## Dataset records
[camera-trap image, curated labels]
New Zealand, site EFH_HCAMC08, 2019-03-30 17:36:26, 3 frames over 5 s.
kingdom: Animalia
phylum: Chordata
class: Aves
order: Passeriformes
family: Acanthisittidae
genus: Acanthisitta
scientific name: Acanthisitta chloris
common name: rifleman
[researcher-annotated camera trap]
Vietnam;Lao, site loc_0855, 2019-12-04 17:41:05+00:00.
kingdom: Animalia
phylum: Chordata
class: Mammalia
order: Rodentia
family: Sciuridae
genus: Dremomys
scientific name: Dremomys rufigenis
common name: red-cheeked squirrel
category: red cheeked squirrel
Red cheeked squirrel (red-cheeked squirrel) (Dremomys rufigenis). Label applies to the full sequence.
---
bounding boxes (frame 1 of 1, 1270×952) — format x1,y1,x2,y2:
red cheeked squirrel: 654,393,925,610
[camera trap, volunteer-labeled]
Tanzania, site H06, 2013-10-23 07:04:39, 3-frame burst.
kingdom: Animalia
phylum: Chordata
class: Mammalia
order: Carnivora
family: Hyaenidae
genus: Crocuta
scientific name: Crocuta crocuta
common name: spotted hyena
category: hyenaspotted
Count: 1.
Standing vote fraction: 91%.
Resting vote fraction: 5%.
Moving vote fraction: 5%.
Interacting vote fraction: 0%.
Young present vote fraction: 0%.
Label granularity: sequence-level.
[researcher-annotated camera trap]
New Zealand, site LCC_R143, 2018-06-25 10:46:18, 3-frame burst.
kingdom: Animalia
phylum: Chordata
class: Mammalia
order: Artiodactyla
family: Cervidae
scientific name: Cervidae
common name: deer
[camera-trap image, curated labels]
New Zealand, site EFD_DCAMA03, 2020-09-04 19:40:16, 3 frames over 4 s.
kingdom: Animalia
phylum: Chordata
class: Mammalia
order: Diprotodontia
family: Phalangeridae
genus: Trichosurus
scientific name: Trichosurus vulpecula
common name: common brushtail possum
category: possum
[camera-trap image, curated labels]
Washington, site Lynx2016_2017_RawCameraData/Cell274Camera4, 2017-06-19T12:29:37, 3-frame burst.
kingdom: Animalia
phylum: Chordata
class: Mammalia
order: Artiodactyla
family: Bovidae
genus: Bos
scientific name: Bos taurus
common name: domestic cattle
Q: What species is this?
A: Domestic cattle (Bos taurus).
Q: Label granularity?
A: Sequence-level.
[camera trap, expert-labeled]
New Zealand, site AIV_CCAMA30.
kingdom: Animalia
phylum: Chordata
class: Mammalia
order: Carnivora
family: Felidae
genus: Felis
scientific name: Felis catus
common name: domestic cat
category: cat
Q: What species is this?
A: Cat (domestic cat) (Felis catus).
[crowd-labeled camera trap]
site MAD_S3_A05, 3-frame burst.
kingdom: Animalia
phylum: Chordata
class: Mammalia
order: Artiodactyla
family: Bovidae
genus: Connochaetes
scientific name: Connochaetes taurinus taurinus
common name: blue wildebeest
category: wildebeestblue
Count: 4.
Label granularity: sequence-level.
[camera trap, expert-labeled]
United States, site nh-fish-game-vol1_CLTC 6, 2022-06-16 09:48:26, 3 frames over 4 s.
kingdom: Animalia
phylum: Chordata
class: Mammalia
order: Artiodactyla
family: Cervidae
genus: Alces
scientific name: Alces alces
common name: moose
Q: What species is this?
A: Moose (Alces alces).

## Problem to work on
Where the word "Zealand" shows up in a line of the entries above, count that line; the answer is the total alone.

## Solution to this problem
4